## DESCRIPTION OF THE TASK
Copy out the part of the records that opens with the line containing "The photo here" and closes at the end of the records, replacing "penguin eye" with "penguin beak" and leaving everything else unchanged.

## RAW RECORDS
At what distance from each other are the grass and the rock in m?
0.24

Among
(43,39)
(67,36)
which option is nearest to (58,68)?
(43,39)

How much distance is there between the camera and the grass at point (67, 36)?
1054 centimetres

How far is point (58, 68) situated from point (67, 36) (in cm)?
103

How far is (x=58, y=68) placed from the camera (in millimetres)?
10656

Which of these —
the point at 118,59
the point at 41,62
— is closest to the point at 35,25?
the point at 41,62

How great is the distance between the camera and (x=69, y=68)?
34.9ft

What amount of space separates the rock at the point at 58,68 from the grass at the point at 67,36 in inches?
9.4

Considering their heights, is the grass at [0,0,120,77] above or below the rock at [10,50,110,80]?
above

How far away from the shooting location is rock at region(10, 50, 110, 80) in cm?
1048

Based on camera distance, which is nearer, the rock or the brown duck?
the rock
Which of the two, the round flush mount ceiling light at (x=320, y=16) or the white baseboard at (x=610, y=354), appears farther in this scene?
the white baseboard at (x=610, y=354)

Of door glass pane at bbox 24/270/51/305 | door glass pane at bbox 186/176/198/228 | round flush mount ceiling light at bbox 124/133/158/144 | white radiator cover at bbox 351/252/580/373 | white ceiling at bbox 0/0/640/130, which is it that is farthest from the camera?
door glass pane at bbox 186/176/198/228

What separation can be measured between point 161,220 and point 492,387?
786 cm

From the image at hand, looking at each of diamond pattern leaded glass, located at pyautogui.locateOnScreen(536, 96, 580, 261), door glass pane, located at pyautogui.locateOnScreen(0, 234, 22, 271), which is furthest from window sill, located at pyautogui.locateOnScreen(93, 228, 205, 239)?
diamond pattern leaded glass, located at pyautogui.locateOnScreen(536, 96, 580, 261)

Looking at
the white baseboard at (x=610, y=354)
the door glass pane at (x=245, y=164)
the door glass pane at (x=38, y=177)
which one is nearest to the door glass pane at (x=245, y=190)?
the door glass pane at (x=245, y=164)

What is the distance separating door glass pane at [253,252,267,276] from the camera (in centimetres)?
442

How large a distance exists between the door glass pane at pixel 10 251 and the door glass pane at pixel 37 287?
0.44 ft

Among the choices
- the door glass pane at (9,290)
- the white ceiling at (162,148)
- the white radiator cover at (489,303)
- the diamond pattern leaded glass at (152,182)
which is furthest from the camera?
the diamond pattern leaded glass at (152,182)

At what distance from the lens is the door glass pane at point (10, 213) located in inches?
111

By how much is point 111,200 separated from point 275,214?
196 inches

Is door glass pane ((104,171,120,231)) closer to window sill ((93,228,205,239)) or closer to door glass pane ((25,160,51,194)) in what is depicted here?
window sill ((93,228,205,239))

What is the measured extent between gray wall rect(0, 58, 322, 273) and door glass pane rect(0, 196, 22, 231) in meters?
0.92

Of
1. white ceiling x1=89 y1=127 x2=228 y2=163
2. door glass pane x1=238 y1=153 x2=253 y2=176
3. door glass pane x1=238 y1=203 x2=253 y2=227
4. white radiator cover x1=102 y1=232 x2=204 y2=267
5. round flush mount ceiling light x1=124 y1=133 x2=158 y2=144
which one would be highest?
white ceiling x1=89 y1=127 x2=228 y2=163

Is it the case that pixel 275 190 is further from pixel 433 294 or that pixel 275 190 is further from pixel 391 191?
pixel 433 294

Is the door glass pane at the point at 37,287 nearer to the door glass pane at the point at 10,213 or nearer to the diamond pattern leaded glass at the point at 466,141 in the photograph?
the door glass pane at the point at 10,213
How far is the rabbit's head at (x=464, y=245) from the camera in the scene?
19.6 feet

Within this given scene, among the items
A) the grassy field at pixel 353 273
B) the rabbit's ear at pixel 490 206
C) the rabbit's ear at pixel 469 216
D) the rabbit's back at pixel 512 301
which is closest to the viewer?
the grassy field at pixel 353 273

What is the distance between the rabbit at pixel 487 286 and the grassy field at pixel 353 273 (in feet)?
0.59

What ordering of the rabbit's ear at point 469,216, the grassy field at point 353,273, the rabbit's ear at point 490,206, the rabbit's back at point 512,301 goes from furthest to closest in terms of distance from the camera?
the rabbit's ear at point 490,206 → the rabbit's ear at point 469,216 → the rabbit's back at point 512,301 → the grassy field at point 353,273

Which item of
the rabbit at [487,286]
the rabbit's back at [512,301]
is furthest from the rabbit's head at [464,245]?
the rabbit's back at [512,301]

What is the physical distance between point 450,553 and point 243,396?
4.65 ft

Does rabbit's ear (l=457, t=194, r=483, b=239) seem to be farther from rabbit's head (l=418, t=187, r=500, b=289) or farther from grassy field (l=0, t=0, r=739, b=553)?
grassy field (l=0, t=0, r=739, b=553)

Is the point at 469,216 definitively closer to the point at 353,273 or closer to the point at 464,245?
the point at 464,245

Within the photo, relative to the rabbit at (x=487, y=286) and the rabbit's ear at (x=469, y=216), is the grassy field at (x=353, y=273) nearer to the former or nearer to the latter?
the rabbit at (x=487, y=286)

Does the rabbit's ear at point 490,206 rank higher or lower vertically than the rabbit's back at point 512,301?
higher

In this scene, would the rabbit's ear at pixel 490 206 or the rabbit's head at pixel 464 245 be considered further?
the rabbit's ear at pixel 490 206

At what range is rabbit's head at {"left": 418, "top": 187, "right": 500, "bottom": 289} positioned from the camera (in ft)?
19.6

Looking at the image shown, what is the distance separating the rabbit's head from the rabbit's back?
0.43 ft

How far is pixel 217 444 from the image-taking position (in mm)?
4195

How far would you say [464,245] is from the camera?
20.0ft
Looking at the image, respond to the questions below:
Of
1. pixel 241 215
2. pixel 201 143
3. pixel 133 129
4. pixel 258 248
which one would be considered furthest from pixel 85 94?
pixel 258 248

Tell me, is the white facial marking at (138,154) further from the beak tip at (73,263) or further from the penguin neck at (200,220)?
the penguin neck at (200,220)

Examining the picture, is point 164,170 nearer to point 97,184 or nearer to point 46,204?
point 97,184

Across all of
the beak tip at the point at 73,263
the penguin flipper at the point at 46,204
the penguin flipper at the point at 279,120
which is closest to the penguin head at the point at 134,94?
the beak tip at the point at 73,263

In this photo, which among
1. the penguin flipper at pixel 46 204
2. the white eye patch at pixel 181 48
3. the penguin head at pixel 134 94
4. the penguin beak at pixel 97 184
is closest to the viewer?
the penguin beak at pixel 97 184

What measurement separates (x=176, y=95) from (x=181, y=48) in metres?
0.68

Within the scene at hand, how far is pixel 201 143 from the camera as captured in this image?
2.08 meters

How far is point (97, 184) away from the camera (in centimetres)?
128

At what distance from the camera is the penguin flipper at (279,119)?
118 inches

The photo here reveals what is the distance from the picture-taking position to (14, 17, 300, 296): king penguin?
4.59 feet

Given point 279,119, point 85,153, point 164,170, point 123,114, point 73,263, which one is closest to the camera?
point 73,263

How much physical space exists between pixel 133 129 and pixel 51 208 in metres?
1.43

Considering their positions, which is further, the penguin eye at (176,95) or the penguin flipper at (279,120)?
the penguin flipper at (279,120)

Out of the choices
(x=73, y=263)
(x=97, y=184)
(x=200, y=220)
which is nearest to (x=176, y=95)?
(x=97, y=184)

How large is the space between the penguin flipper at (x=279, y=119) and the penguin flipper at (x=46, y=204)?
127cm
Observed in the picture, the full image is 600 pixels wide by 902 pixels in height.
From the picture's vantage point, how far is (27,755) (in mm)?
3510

## ANSWER TO THIS EXERCISE
The photo here reveals what is the distance from the picture-taking position to (14, 17, 300, 296): king penguin?
4.59 feet

Given point 279,119, point 85,153, point 164,170, point 123,114, point 73,263, which one is closest to the camera?
point 73,263

How much physical space exists between pixel 133 129 and pixel 51 208 in metres?
1.43

Considering their positions, which is further, the penguin beak at (176,95) or the penguin flipper at (279,120)?
the penguin flipper at (279,120)

Out of the choices
(x=73, y=263)
(x=97, y=184)
(x=200, y=220)
which is nearest to (x=176, y=95)?
(x=97, y=184)

How large is the space between the penguin flipper at (x=279, y=119) and the penguin flipper at (x=46, y=204)?
127cm
Observed in the picture, the full image is 600 pixels wide by 902 pixels in height.
From the picture's vantage point, how far is (27,755) (in mm)?
3510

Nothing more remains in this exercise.